The fact the aluminium lid of the Philips FM1216 / PH hm tuner module could be easily plied open was a surprise. What was inside was even more interesting. Staring up at this ‘butcher’ were two 230 kHz Murata ceramic filters and one ceramic discriminator. The block diagram (below) shows the role of the two 10.7 MHz IF filters.

Block Diagram of FM1216 © 2013 Philips Components

To aid easy identification of components (in this case, the existing filters), it is recommended to refer to an online source such as Bruce Carter’s Ceramic Filter page.

Was this ‘elderly beast’ a candidate for a filter butchering? Hell yeah! Hence this article is basically another instalment of the ‘narrow filter modification’ project. It never gets old. 🙂

TV2000XP inside tuner module

Because the rear of the tuner module cannot be easily accessed, the existing wide filters are perhaps best removed from the enclosure… by force! Pliers were – again – used to ‘throttle and crumble’ the existing filters, easily identifiable by the Murata logo. The replacements are soldered in place of the old ones.

The tuner module features a large Printed Circuit Board (PCB) as illustrated on the left half of the photograph above. Even ‘old eyes’ are unlikely to encounter problems with such a simple project. This is a five minute project requiring little equipment, consisting of:

  • general purpose pliers;
  • a soldering iron;
  • solder;
  • desolder braid (optional);
  • philips head screwdriver (optional) &
  • replacement 10.7 MHz filters of one’s choice.

Mike Bugaj is another enthusiast who enjoys ‘butchering’ FM tuners as much as this blogger! He prefers to change one filter first and test performance before proceeding with replacing the other wider filters. This blogger takes the same approach. One of the two 230 kHz filters was removed and a 80 kHz filter soldered in its place. The butchering is not pretty (below), in fact it is possibly one of the ugliest mods ever performed… ‘but she works!’ Stations 100 kHz apart can now be heard, whilst the distortion levels of FM broadcasts remain satisfactory.

80 kHz filter replacement pictured lying flat, E10.7T - FM1216 module

Whilst not mandatory, a preamplifier improves sensitivity. As mentioned above, the module may not be up to component tuner standards for weak monophonic or quieting stereo signals.

Ferrite suppression chokes for RG6Q coaxial cable - TV2000XP card in far rear expansion slot

For the finishing touch, it is recommended to purchase a few ferrite suppression chokes to clip onto the coaxial cable (above) to minimize Electro Magnetic Interference (EMI) problems from a desktop PC. The blogger can recommend jteam Electronic Components. Their chokes (below) were posted quickly from Perth, Western Australia and were very inexpensive compared to retail supplies.

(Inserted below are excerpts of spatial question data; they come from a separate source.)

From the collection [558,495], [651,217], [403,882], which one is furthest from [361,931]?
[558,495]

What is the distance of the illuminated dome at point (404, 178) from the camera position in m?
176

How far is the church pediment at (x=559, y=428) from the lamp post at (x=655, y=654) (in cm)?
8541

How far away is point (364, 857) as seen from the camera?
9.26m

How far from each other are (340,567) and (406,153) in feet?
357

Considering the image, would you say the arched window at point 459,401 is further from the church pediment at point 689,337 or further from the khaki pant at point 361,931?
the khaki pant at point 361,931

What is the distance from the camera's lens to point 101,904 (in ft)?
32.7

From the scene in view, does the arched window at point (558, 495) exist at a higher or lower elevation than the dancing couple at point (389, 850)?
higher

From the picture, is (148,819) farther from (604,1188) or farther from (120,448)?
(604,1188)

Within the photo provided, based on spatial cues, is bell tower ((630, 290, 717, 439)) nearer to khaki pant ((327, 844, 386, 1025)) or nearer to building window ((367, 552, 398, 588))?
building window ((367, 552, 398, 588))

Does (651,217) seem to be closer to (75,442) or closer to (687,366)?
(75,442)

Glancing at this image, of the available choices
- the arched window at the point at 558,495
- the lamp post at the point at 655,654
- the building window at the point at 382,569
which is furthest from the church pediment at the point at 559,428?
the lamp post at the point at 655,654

Ferrite suppression chokes for RG6Q coaxial cable

To minimize interference from the desktop PC, so as to maximize FM tuner sensitivity:

  • A CRT computer monitor should NOT be used;
  • Internet routers should be switched off;
  • Remove all unnecessary or unused leads connected to the desktop computer such as USB extension cables &
  • Use RG-6 Quad Shield Coaxial Cable for all connections from the tuner to the antenna wall plate.

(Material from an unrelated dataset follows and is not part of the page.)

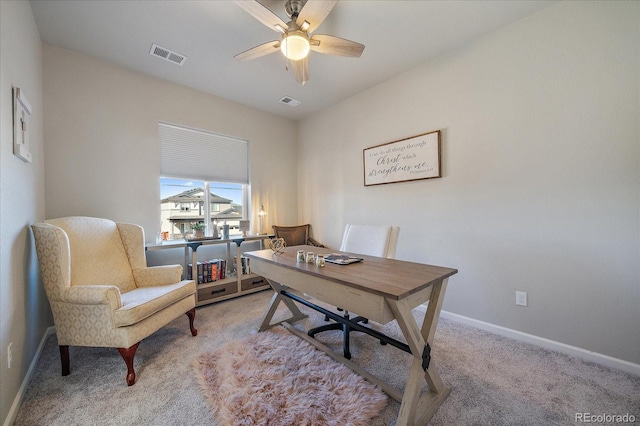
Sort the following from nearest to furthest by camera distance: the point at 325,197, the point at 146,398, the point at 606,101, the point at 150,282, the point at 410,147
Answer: the point at 146,398, the point at 606,101, the point at 150,282, the point at 410,147, the point at 325,197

A recommended source for replacement 110 kHz narrow ceramic filters is Greg Gortman of Lexington, Kentucky. International carriage is available from these sources. Prior to publication stocks were available.

Programme details in RDS Spy © 2013 Jan Kolar, Czech Republic

Klaus Hirschelmann notes that the tuner module features an Multiplex Output for RDS use. Whilst this blogger has not tried it yet (perhaps after the Ashes test cricket series) the Data and Clock signals (found on pins 13 & 14) can be fed via a shielded cable to the Line Level Input on a sound card. In theory, this should enable RDS decodes with RDS Spy software, illustrated above and below.

Sound card input in RDS Spy © 2013 Jan Kolar, Czech Republic

For those craving more experimentation, H. Chew suggests the Philips tuner can also be used as an SDR under a Linux operating system. Polish enthusiasts have even built the module into a ‘stand alone’ RDS component tuner!

Specifications quoted above may not necessarily be indicative of performance. There is nothing preventing manufacturers from using different test signals to make measurements in an effort to improve performance specifications for marketing purposes.